In Chapter V, for instance, Vera outlines how, for Winnicott, the primitive experience of quiet and excited states is established as a pattern, seriously interfering in future relationships. In the passage highlighted below, referring more specifically to the quiet states, she says:
When all goes well, there is also mutuality and the ability to communicate withoutwords; thus, an infant capable ofbeing peaceful in the presence of a still-undifferentiated other may, in the future, be with someone in a non-excited way – or even be alone. Failures in quiet contacts hamper the consolidation of an entire spectrum of ego relationships: the construction of possible intimacy and of a place to go back to when one is not excited.
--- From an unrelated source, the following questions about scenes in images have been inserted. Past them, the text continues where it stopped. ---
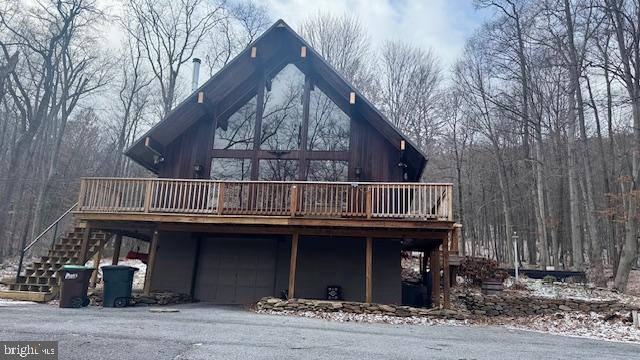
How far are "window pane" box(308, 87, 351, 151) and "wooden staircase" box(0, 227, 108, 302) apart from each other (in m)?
6.47

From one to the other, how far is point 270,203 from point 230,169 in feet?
6.93

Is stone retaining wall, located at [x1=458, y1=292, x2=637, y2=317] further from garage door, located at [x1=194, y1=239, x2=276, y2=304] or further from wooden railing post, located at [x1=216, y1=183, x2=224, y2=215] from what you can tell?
wooden railing post, located at [x1=216, y1=183, x2=224, y2=215]

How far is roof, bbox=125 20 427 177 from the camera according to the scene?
1116 centimetres

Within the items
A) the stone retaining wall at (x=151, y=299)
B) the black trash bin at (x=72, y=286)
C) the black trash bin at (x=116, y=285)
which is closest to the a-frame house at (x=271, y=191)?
the stone retaining wall at (x=151, y=299)

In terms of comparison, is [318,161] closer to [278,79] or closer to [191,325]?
[278,79]

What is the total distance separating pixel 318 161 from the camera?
11.5m

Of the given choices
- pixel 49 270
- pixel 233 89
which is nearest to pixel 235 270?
pixel 49 270

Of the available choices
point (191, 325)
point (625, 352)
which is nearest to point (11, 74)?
point (191, 325)

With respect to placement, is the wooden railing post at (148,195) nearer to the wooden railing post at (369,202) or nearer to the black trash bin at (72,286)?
the black trash bin at (72,286)

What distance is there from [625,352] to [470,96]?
18341 millimetres

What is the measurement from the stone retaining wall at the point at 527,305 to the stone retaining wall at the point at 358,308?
6.79 ft

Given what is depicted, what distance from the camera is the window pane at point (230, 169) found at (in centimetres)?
1166

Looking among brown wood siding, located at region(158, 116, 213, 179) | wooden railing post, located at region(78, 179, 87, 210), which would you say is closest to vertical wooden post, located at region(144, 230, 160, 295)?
wooden railing post, located at region(78, 179, 87, 210)

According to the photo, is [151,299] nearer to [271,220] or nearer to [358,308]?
[271,220]
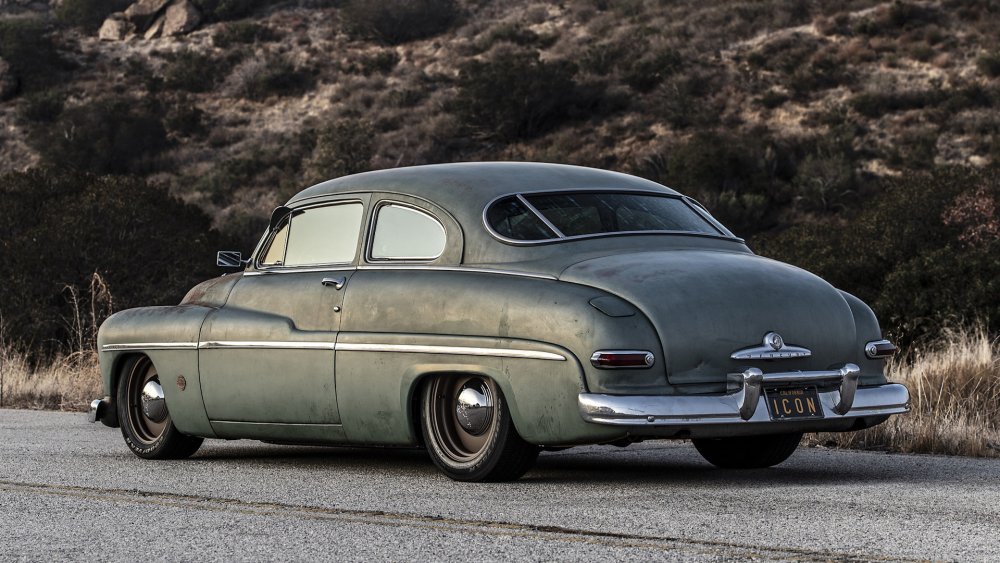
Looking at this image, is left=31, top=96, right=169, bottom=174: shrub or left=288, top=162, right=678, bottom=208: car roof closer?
left=288, top=162, right=678, bottom=208: car roof

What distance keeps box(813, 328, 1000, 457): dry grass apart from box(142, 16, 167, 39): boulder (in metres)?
50.9

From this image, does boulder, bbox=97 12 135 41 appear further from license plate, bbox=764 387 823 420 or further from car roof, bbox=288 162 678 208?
license plate, bbox=764 387 823 420

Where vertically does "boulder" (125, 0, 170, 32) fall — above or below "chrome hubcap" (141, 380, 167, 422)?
above

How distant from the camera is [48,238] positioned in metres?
22.2

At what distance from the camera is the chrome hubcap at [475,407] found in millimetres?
7012

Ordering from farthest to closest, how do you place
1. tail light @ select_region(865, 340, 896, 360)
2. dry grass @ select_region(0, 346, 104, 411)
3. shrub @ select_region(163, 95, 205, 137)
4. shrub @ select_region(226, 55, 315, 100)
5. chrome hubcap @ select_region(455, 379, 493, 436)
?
shrub @ select_region(226, 55, 315, 100), shrub @ select_region(163, 95, 205, 137), dry grass @ select_region(0, 346, 104, 411), tail light @ select_region(865, 340, 896, 360), chrome hubcap @ select_region(455, 379, 493, 436)

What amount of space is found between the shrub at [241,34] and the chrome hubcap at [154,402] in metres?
50.5

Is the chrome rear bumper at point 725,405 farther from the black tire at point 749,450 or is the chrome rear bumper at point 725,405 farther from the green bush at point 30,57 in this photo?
the green bush at point 30,57

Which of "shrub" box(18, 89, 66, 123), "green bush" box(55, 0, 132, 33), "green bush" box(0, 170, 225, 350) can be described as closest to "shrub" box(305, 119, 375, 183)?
"shrub" box(18, 89, 66, 123)

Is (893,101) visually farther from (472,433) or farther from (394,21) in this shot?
(472,433)

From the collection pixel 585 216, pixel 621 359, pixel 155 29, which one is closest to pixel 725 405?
pixel 621 359

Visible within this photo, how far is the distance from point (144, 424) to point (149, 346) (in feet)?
1.96

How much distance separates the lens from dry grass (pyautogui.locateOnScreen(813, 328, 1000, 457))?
9.12 metres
It should be mentioned that an important part of Winnicottian clinical practice rests precisely on establishing such a place of intimacy.
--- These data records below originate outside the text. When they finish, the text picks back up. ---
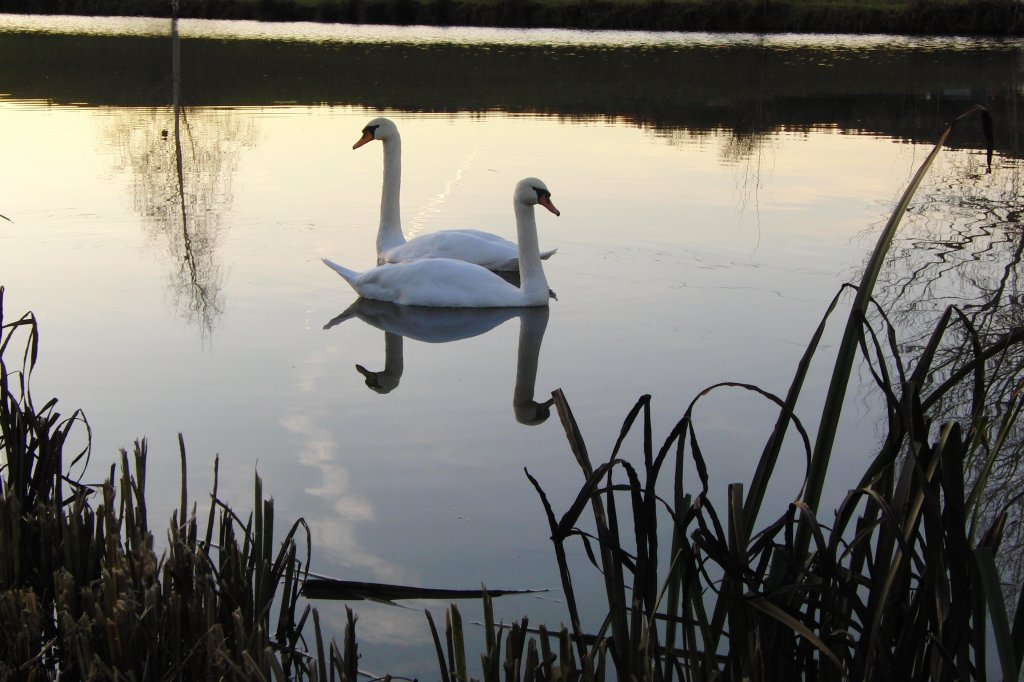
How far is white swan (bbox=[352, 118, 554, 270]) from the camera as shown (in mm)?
7832

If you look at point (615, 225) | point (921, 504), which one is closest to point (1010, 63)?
point (615, 225)

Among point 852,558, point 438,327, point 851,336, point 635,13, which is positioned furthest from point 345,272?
point 635,13

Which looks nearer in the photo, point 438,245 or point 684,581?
point 684,581

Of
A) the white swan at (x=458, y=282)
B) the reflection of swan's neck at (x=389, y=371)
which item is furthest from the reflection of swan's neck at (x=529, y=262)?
the reflection of swan's neck at (x=389, y=371)

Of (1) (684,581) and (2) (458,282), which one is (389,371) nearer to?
(2) (458,282)

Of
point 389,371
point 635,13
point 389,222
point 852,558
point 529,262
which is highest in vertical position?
point 635,13

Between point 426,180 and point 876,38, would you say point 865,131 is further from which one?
point 876,38

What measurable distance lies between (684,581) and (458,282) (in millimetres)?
4607

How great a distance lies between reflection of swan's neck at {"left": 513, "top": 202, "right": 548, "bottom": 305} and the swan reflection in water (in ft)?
0.25

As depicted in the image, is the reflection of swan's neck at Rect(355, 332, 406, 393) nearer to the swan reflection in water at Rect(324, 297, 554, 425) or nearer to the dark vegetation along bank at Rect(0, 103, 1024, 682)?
the swan reflection in water at Rect(324, 297, 554, 425)

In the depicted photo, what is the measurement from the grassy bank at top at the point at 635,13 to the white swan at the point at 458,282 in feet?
95.5

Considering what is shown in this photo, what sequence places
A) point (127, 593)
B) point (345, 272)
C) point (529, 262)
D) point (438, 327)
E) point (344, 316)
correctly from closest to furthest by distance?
point (127, 593) → point (438, 327) → point (344, 316) → point (529, 262) → point (345, 272)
Another example of unearthing gems from Winnicott’s work can be found in Chapter VII, section 2.1, ‘Organising gestures, making the body personal and separating inside from outside’. After reading the excerpt from Winnicott below, readers we may observe the nexuses Vera draws:
If all goes well, there comes an end to the particular sensitive time, and you begin to hear gurglings and rumblings. This means that the part of the digestion of the milk which goes on in the stomach is becoming completed […] The point is that the gurglings indicate that the period in which the child is sensitive is at an end, and the food is now really inside. From the infant’s point of view this new stage must be a mystery, as physiology is beyond the infant mind. (W7ae, p.38-9)
Vera comments:
This passage illustrates what Winnicott might have called ‘opacity of the body’, i.e., the living physiology exceeds the child’s ability to elaborate and does not lend itself to complete appropriation. One might reasonably speculate that the food that disappears inside and places the infant face to face with the ‘mystery’ of physiological processes can be an experiential, somatic and primitive basis for the feelings and fantasies of what is ‘unfathomable’ and ‘unlimited’ that often pervade the inner/personal world.
And Vera adds a footnote: ‘Although the ideas of building a body scheme and indwelling in the soma are fundamental in Winnicott’s theory, I reiterate that the dwelling place is not a cloister and that, in health, the inner space is open and unlimited’.
As can be seen, Vera heedfully chooses and plunges into the topics and themes that seem essential to her. It is somewhat like taking readers by the hand and walking with them along the Winnicottian trails, showing them the small details that make all the difference and that cannot always be discerned by unsuspecting eyes or by those unfamiliar with the landscapes of the new paradigm of human nature that Winnicott offers us.